Do you have things in life that you use but no matter what they always seem to be there in reserve? I have things I haven’t bought in months (and sometimes years) that still seem to be well stocked in the house. They are barely a flicker in the fire of my budget. Perhaps you can identify with some of these:

  1. Magician Pens and Pencils– So when I got a little fat in college, I asked my mother (nicely I hope) to not send me any more junk food. She began to then send silly socks, healthier food, and pens and pencils in my care packages. Between mom’s generosity, accidentally kleptoing, free giveaways, and provisions from every job I’ve ever had, I have enough writing tools in reserve indefinitely.
  2. Toothbrushes– There has been a debate in our house about how often one is supposed to change toothbrushes. Here’s one opinion on the subject. I get one from my dentist every six months when I go in for my cleaning. Apparently that’s enough for me because I can’t think of when I ever needed to buy one.
  3. Cleaning Products– Maybe it’s because I move all the time and other people tend to leave cleaners behind or maybe it’s that I’m not as clean as the rest of Americabut about $50 worth of cleaning supplies (the bulk of it being laundry detergent) is more than enough for me for a year. And that isn’t $50 of cheap cleaner. I buy the organic, good for the environment stuff so I can feel alright when Sadie is licking the floor or cabinets. I like Method a lot. If I was really industrious and cool, I’d make my own.
  4. Paper– I buy one ream of paper every couple years for printing projects that are going somewhere special. Otherwise, I recycle office paper used only on one side in my printer for stuff only I will see. I have also cut paper into small squares and stapled them together for a not so fancy notepad.
  5. Candles– Perhaps it’s my femaleness or the fact that candles make good gifts in general but I have enough good smelling ones to last me through many a potential power outage. I have also been known to remelt (I used one of those candle warmers to get the wax pourable without dirtying a pan) and recombine bits of candles into one new one.
  6. Perfume, Body lotion, soap…- Again, perhaps my femaleness makes me more inclined to get this sort of thing as a gift. All of these things seem to appear far faster than I could ever use them. I have five perfumes going right now, and this is after giving several away. Oh well, at least I smell good!
  7. Wall calendars– everyone seems to be giving away a calendar at the end of a year. While I saw a cool woodblock pattern one this year, I couldn’t justify buying it. We already had two perfectly good (and free) wall calendars.
  8. Socks- Mom has single-handedly kept me in socks for years between college care packages and other gifts. Also it probably helps that the moment it gets warm enough, I don’t wear them anymore, which saves a few months or so of wear and tear every year. Oh and I’ve also been known to sew holes. Cheap, yes. Practical, yes.
  9. Vases and flower pots– Often coming with flowers, vases can be washed and reused. After a couple years of dating the right type of people, you should have amassed quite a collection. If you’ve expressed interest in flowers that last through time, the same can be expected for your flower pot collection.
  10. Dishes and napkins- I feel like dishes are either given to you or so cheap that you can buy a set and use them for years. My $20 set of Corell white dishes is still going strong. I’ve received glasses from my friend Kate and silverware from Mom. Also, cloth napkins can be made and washed easily enough that you almost never have to replace them. One set I’ve had for six years is getting just a little warn out. (As a complete aside, cloth napkins may or may not be more environmentally friendly than paper.)
  11. Pajamas- Between gifts and retiring old sweats and t-shirts to my pajama drawer, I have always had enough things to sleep in and putter around the house in.

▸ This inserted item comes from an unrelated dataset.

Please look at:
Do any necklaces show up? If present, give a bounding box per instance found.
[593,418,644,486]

Of course, there are the perennially free things like:

  1. Plastic Grocery Bags, which have many uses as litter collectors, dog poo holders, lunch bags… (not all at once, of course).
  2. Boxes, which you should never have to buy. (A little tip: if you need some boxes for moving, ask a small town grocery store a couple weeks before you move. My Vinalhaven grocer had stashed away over 40 free medium-sized boxes for me (the ones that liquor come in). Of course, when I was moving in, my neighbors thought I had a drinking problem but that’s another story…
  3. Kindling– maybe it’s that I live in Mainebut every time I see a bunch of kindling at convenience stores for $5 certain times of the year it makes me laugh (at least I’ve seen this in both Lewiston and Freeport). Just walk in the forest in the fall (with your blaze orange, of course) and collect some tree branches. As long as you only have a fire occasionally, your hunter-gatherer instincts should lead you to enough wood for a few winter time fires. You can also burn other things to fuel your fire, but that’s another story.

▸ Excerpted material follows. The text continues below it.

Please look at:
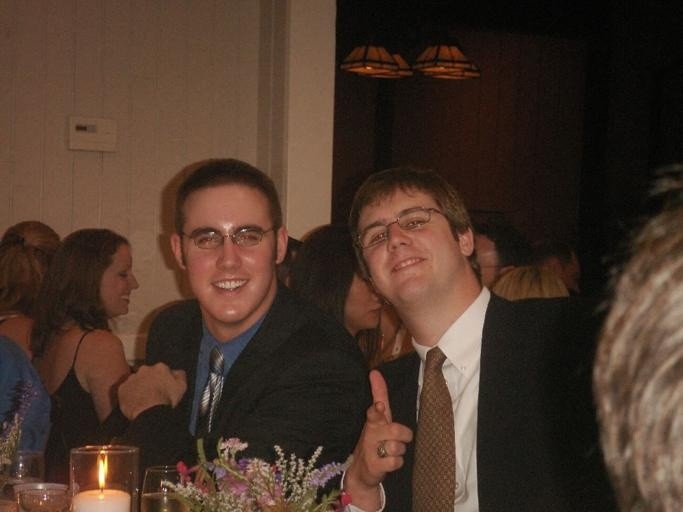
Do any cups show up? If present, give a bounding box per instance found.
[13,452,46,482]
[141,463,189,512]
[69,445,139,512]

So the next time you get a gift that’s a little overly practical or find something that seems kind of basic around the house, just remember, it’s one less thing you have to buy, which is always good for the budget. Now think “Yay, socks!”or “Wohoo, mechanical pencils!” because that means more money for fun stuff. And isn’t that kind of magical?

Is there anything free (or purchased so infrequently that it’s almost free) that I’m overlooking?